Chapitre 12

Ésis trébucha contre une racine et se tordit la cheville. Il continua de courir sur quelques mètres, puis la douleur explosa et il dut s’asseoir contre une souche. Une nuée d’insectes lui tomba sur les épaules et la tête, mais il les chassa d’un revers de main.

– Sicksa ! appela-t-il encore une fois. Reviens !

Seuls des chants d’oiseaux lui répondirent. De contrariété, il tapa du pied, oubliant sa cheville. Un élancement la lui rappela aussitôt. Pestant contre lui-même, il tâta l’articulation pour évaluer les dégâts. Rien de cassé. La douleur s’estompait rapidement : ce n’était même pas foulé.

Il releva la tête et contempla la Grande Forêt déserte. Une vague de désespoir s’abattit sur lui et il enfouit son visage entre ses bras. Il ne retrouvait pas Sicksa, mais en plus il ne savait plus où était Aïtia. Il se sentait seul, terriblement seul. Il aurait voulu que ses amis léchonkis soient encore là, ou bien sa mère, ou même sa peste de sœur. Mais tous les gens qu’il connaissait étaient morts, désormais !

Avec nostalgie, il se remémora sa dernière journée. La corvée de bois, travail épuisant qu’il haïssait, son escapade dans la Dévoreuse, sa rencontre avec Sicksa, ses jeux avec les esprits… tout cela lui manquait. Et la jolie Camille, qui avait accepté de lui parler sans se moquer… il songea à elle, rêva à ce qu’aurait pu être le lendemain si Aïtia n’était pas arrivée.

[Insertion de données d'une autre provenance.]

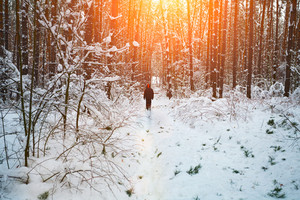Man walking in snowy forest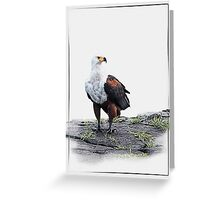 African Fish Eagle on white background Greeting Card
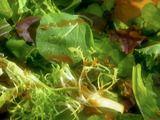 Cafe Green Salad by Melissa d'Arabian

Il aurait eu une vraie amie, une amie humaine…

Il entendit soudain un bruissement de feuilles et se tourna vivement. Cela provenait d’un buisson d’euphorbe, non loin de lui. Il s’approcha, espérant retrouver Sicksa, mais ce fut un visage de femme qui apparut entre les branches.

Ésis se rejeta en arrière sous le coup de la surprise. Le visage féminin lui sourit avec gentillesse. Ce n’était pas un léchonki et le garçon crut un moment qu’il s’agissait d’une humaine. Mais quelle humaine se serait allongée sur le sol toxique de la Dévoreuse ?

– Qui es-tu ? l’interrogea-t-il en gardant ses distances.

La femme – presque une adolescente – lui sourit de nouveau et dit avec malice :

– Approche, et tu verras toi-même.

À genoux, Ésis vint plus près. Elle était belle et son expression n’était qu’amabilité. Cependant, il fallait se méfier des apparences dans la Dévoreuse…

– Je cherche un ami, déclara Ésis. Un chat sauvage. Un esprit. Tu l’as vu ?

– Oui, il me semble bien. Mais c’est incommode de parler comme ça, tu ne trouves pas ? Viens t’asseoir à côté de moi, ce sera plus pratique.

Son sourire était charmant, à tel point qu’Ésis oublia sa méfiance, presque honteux d’avoir redouté quelqu’un de si gentil. Après tout, il avait eu peur des léchonkis la première fois, et ensuite ils étaient devenus très amis. Cette jeune femme était peut-être comme eux, malgré son attitude étrange…

Mais, alors qu’il écartait les buissons pour la rejoindre, une main à la peau blanche et fine se referma sur son poignet et l’entraîna violemment. Il eut le réflexe de s’accrocher aux branches et parvint à résister, les pieds fermement enfoncés dans l’herbe grasse.

La femme cria de rage et tira plus fort. Désormais, Ésis la voyait distinctement : elle était presque nue sous des haillons, plongée jusqu’à mi-corps dans une mare d’eau vaseuse. Le garçon sentit les vapeurs corrosives qui s’en dégageaient. Cette mare, contrairement à celle où il s’était baigné plus tôt, était remplie d’acide. Si l’esprit parvenait à l’y entraîner, c’était la mort assurée dans d’atroces souffrances.